Reproduce the items below with "small bird" swapped for "songbird" and everything else unchanged. Leave the pictures out.

>>>

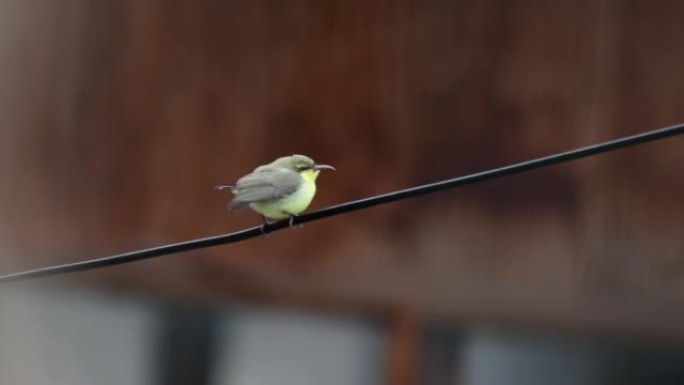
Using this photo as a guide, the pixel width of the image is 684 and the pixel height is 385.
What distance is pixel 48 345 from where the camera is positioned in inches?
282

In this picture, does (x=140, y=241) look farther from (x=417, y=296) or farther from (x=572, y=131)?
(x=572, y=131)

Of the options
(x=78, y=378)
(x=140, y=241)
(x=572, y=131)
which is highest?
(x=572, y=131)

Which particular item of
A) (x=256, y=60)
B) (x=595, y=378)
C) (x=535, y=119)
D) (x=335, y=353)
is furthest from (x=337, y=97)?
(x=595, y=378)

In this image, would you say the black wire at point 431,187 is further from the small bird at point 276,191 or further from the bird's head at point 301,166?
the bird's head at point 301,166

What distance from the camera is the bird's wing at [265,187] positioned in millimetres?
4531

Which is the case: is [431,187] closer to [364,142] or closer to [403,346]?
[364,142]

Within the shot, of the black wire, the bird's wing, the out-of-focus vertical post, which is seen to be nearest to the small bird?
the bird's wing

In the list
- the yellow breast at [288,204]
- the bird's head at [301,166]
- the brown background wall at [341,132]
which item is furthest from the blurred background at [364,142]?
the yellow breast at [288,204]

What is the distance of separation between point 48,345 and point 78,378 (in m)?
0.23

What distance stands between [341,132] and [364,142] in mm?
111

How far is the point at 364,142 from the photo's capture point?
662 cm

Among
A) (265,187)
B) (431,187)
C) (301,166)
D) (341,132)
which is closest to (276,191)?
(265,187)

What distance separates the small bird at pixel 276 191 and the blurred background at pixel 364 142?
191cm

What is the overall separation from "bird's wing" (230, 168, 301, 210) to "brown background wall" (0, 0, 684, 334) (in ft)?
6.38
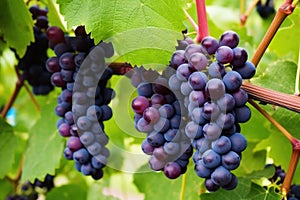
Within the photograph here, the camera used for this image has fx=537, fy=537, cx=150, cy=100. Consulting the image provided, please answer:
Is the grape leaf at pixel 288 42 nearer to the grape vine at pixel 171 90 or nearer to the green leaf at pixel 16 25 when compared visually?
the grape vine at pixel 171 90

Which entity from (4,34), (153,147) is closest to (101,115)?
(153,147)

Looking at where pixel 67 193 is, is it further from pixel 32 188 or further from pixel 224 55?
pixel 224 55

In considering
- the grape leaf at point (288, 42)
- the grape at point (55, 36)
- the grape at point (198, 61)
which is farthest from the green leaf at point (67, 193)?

<<<

▶ FULL OUTPUT:
Using this photo as a guide, the pixel width of the image is 684 and the pixel height is 385.
What distance is pixel 48 345 from where the camera is positioned in inches?
282

In this picture, does (x=140, y=241) look farther from (x=417, y=296) or farther from (x=572, y=131)?
(x=572, y=131)

Of the options
(x=78, y=378)
(x=140, y=241)
(x=572, y=131)
which is highest?
(x=572, y=131)

Which particular item of
A) (x=256, y=60)
B) (x=595, y=378)
C) (x=535, y=119)
D) (x=335, y=353)
is furthest from (x=337, y=97)?
(x=595, y=378)

In this image, would you say the black wire at point 431,187 is further from the songbird at point 276,191 or further from the bird's head at point 301,166?
the bird's head at point 301,166

What distance from the camera is the bird's wing at [265,187] positioned in millimetres?
4531

Which is the case: is [431,187] closer to [364,142] or closer to [403,346]?
[364,142]

Within the shot, of the black wire, the bird's wing, the out-of-focus vertical post, which is seen to be nearest to the songbird?
the bird's wing

In the list
- the yellow breast at [288,204]
- the bird's head at [301,166]
- the brown background wall at [341,132]
which item is furthest from the blurred background at [364,142]?
the yellow breast at [288,204]

What is the distance of separation between point 48,345 and point 78,378 (in m)?
0.23

What distance stands between [341,132] and [364,142] in mm?
111

How far is the point at 364,142 from the photo's capture point?
662 cm

Among
A) (265,187)
B) (431,187)
C) (301,166)
D) (341,132)
which is closest to (276,191)?
(265,187)

What distance separates the songbird at pixel 276 191 and the blurred background at pixel 364 142?
191cm

What is the overall separation from "bird's wing" (230, 168, 301, 210) to "brown background wall" (0, 0, 684, 334) (in ft)?
6.38
Within the photograph here, the camera used for this image has fx=537, fy=537, cx=150, cy=100. Consulting the image provided, please answer:
Is the grape leaf at pixel 288 42 nearer to the grape vine at pixel 171 90 or nearer to the green leaf at pixel 16 25 when compared visually?
the grape vine at pixel 171 90

Which entity from (4,34), (153,147) is closest to (101,115)?
(153,147)

Looking at where pixel 67 193 is, is it further from pixel 32 188 or further from pixel 224 55?
pixel 224 55

In considering
- the grape leaf at point (288, 42)
- the grape at point (55, 36)
- the grape at point (198, 61)
which is farthest from the green leaf at point (67, 193)?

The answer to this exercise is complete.